Nesse extremo fundo de poço, emergiu Mustafa Kemal (1881-1938): liderou a Revolução Turca (1919), rejeitou os tratados, expulsou os estrangeiros, garantiu as fronteiras nacionais, criou uma nova e moderna Turquia, secularizou o país e até mesmo romanizou a língua turca, que passou a ser escrita no nosso alfabeto.
Por tudo isso, entrou para a História com o nome de Ataturk, ou seja, "pai dos turcos".
Cuba e Turquia: duas revoluções
Passei a semana passada na Turquia, hospedado na casa de uma amiga historiadora, filha de historiadores. Mal saí de lá e morreu Fidel Castro (1926-2016), líder da Revolução Cubana (1959).
Cuba e Turquia passaram por processos parecidos: ninguém pode acusar Ataturk ou Fidel de terem simplesmente promovido uma quartelada para benefício próprio.
Ambos os homens, em ambos os países, lideraram verdadeiras Revoluções. Ou seja, tentativas de mudança total, de refundar o país em novas bases, de criar um Homem Novo.
No processo, muitos ovos foram quebrados. Essa é a tragédia do século XX.
Mas, ao contrário do que sugeriu o escritor romeno, também foram feitas várias omeletes.
Talvez não as omeletes que merecíamos, que desejávamos, que precisávamos.
Mas omeletes.
Omelete cubana, omelete turca
A Turquia tem sido sim, durante um século, símbolo de que o Islã pode existir em um contexto secular e democrático.
Cuba tem sido, sim, por mais de meio século, símbolo de que um país socialista, com educação e saúde gratuitas e de qualidade, é viável mesmo contra tudo e contra todos.
Nenhum desses projetos está consolidado. De fato, são extremamente instáveis. Podem cair a qualquer momento.

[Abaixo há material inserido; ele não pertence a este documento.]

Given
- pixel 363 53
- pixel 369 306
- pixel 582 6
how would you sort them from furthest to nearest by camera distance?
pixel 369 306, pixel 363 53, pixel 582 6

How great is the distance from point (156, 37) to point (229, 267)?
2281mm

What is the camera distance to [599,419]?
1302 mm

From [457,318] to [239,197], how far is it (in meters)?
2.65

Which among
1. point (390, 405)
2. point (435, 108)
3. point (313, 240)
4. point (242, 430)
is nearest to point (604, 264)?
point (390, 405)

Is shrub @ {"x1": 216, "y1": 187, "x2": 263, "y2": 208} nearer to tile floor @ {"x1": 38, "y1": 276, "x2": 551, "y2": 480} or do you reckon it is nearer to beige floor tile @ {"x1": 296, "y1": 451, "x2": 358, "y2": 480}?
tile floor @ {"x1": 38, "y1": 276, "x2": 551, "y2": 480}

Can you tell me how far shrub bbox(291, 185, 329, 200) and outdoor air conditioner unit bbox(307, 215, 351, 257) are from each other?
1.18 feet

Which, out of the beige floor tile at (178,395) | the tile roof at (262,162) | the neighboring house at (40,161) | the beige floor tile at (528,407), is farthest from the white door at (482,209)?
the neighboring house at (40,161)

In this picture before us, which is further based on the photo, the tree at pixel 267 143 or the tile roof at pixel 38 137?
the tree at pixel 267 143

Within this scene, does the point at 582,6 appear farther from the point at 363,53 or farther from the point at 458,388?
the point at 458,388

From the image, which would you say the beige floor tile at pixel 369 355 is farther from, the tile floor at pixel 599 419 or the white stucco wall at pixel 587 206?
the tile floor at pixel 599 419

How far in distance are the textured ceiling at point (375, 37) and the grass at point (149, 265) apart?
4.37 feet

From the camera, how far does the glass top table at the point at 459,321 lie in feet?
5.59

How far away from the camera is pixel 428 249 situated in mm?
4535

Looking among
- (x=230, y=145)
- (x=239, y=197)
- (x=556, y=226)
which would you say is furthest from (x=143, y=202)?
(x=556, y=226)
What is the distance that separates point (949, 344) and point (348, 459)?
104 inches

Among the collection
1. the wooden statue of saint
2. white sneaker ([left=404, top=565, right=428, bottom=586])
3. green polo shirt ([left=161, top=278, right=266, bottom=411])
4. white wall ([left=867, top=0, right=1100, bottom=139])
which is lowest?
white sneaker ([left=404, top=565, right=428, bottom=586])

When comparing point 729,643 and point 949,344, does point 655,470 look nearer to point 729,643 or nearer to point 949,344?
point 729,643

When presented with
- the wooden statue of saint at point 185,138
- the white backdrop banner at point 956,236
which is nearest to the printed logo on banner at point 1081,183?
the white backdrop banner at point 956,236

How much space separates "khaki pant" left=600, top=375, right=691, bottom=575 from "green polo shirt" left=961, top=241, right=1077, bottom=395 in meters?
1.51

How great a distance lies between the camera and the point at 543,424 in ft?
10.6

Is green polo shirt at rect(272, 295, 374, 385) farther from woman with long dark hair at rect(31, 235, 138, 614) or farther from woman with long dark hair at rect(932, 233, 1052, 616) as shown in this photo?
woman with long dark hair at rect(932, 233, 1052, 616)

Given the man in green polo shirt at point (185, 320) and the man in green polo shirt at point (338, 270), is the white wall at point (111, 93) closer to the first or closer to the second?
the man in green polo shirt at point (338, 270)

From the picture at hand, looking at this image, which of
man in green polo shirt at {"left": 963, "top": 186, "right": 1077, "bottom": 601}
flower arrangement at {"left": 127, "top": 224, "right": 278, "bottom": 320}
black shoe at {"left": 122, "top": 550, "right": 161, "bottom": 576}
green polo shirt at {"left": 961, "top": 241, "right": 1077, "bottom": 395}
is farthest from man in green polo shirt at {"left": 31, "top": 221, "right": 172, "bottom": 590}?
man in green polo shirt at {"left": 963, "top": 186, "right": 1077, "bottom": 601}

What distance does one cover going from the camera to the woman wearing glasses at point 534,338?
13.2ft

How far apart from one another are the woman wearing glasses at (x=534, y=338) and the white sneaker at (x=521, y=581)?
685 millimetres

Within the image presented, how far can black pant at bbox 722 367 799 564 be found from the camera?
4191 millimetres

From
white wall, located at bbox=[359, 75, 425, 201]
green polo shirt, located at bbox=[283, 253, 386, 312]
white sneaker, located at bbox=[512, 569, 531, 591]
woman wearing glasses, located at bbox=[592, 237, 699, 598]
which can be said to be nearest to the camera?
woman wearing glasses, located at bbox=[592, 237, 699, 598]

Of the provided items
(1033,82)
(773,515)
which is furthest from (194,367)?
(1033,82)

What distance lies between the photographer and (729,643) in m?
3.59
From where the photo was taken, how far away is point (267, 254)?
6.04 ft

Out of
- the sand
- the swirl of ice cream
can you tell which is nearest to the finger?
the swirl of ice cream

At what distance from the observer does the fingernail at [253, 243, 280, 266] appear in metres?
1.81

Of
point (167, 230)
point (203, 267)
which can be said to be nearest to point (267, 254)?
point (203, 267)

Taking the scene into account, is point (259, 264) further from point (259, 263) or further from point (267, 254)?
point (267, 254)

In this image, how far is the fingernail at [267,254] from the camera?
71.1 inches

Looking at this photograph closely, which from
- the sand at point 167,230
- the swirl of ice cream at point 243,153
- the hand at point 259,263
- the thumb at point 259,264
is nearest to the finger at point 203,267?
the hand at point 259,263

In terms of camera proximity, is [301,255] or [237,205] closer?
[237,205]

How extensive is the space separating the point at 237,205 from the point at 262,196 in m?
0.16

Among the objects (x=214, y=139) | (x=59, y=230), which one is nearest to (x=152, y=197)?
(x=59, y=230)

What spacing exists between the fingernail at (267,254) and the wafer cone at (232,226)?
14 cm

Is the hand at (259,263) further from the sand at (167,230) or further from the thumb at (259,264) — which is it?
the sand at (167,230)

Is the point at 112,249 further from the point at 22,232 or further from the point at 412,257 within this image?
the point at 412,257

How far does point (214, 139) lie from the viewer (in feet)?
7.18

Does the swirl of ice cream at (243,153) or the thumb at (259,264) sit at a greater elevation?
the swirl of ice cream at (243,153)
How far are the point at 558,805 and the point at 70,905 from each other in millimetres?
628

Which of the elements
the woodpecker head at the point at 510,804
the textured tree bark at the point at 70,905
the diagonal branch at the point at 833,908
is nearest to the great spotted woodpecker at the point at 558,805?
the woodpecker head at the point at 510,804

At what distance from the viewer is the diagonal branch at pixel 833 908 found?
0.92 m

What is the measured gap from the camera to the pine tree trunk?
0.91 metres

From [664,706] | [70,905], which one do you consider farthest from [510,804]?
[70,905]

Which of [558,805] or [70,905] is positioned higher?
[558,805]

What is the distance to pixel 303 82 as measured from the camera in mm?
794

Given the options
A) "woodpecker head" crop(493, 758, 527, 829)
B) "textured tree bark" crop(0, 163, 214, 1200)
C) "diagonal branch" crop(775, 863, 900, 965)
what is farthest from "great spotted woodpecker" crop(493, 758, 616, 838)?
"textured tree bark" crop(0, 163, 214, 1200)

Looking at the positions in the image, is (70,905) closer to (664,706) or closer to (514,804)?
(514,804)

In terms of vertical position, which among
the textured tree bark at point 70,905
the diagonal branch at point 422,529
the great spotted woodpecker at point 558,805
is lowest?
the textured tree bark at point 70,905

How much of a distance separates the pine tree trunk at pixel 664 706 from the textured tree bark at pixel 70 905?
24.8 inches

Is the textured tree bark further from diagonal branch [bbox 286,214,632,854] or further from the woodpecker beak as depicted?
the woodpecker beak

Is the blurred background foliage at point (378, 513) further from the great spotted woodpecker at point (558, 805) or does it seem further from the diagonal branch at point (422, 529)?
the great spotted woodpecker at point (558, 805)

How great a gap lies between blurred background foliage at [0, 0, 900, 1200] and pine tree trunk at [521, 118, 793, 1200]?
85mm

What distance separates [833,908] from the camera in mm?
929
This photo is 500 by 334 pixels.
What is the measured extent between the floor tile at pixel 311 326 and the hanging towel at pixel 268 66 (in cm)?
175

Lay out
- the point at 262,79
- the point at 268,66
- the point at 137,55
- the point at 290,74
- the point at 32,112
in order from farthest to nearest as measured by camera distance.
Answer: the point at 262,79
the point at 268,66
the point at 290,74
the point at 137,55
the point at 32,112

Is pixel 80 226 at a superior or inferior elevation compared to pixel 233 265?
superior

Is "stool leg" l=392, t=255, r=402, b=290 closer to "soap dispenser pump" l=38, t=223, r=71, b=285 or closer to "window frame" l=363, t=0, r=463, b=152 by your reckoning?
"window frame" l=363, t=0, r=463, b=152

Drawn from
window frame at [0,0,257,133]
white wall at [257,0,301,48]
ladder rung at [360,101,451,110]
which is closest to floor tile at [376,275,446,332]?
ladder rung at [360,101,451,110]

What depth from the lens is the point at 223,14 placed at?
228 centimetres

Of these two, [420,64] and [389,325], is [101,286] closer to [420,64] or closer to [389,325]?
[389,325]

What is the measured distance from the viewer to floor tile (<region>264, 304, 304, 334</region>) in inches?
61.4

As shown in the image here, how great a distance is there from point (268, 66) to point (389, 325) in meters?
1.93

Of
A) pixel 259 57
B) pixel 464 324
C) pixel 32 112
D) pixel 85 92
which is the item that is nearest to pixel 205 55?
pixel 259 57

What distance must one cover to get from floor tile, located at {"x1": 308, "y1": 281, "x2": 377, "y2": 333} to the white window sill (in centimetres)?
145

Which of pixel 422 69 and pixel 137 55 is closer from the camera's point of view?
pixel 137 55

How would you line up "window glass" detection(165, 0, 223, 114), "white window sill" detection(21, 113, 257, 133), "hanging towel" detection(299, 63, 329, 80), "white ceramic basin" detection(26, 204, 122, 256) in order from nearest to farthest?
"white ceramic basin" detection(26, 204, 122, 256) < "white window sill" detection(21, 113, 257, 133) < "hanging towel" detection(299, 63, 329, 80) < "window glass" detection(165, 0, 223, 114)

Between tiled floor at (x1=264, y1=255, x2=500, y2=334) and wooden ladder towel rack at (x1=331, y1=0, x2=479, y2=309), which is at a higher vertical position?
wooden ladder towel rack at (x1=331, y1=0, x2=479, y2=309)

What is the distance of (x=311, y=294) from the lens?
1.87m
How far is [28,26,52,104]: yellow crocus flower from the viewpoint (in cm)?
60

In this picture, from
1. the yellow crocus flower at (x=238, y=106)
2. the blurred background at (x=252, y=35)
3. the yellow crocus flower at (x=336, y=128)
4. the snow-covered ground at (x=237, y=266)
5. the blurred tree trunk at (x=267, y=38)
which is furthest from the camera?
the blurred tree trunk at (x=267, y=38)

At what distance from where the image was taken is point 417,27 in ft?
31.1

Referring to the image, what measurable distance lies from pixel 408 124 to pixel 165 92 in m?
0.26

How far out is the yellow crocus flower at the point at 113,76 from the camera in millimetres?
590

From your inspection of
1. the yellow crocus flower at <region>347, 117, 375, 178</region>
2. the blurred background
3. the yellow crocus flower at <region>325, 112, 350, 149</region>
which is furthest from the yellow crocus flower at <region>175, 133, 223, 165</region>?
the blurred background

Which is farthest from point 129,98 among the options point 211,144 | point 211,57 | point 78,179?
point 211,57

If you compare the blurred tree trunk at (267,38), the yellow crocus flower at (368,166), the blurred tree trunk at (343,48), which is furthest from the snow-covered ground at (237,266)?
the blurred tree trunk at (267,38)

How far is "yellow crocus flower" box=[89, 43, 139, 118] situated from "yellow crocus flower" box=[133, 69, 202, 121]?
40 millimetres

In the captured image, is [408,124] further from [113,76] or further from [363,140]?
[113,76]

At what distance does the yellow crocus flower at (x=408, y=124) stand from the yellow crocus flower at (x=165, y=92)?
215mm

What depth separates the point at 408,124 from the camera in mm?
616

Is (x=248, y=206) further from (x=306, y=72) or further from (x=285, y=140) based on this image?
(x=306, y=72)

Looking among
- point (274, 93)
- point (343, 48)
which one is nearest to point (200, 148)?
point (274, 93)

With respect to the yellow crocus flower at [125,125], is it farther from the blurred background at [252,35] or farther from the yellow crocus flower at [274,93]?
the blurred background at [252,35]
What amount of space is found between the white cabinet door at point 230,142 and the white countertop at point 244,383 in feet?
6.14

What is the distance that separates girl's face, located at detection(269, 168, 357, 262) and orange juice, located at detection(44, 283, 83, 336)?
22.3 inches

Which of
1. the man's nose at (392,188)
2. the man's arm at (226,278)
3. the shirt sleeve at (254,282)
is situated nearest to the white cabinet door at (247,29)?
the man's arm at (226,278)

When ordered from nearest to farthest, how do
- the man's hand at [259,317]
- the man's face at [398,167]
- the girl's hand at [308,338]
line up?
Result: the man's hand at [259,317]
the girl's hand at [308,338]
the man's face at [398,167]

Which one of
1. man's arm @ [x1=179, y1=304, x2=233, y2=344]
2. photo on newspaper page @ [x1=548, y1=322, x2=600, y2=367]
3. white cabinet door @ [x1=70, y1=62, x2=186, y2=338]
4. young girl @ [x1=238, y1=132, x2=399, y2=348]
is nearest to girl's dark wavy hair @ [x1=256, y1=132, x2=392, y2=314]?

Pelos últimos quinze anos, a Turquia tem estado em um rápido processo de des-secularização, sob fortíssima pressão islâmica. Nunca se viram tantas mulheres de hijabs e burcas nas ruas. Há três meses, sofreu um golpe de Estado e, ainda hoje, novembro de 2016, se veem militares e policiais patrulhando as ruas já de armas nas mãos.
Já Cuba sempre esteve sob fortíssima pressão capitalista desde a Revolução, foi invadida pelos Estados Unidos na Baía dos Porcos e ainda sofre o mais longo e mais criminoso bloqueio da História. Enquanto existia a União Soviética, ainda tinha algum apoio. Desde 1991, existe praticamente sozinha, na corda bamba, precariamente, mas orgulhosa.
Não seria nem um pouco surpreendente se, em 2017, caíssem a Turquia de Ataturk e a Cuba de Fidel.
Talvez, entretanto, seu maior legado seja não sua estabilidade ou longevidade, mas simplesmente a possibilidade da sua existência.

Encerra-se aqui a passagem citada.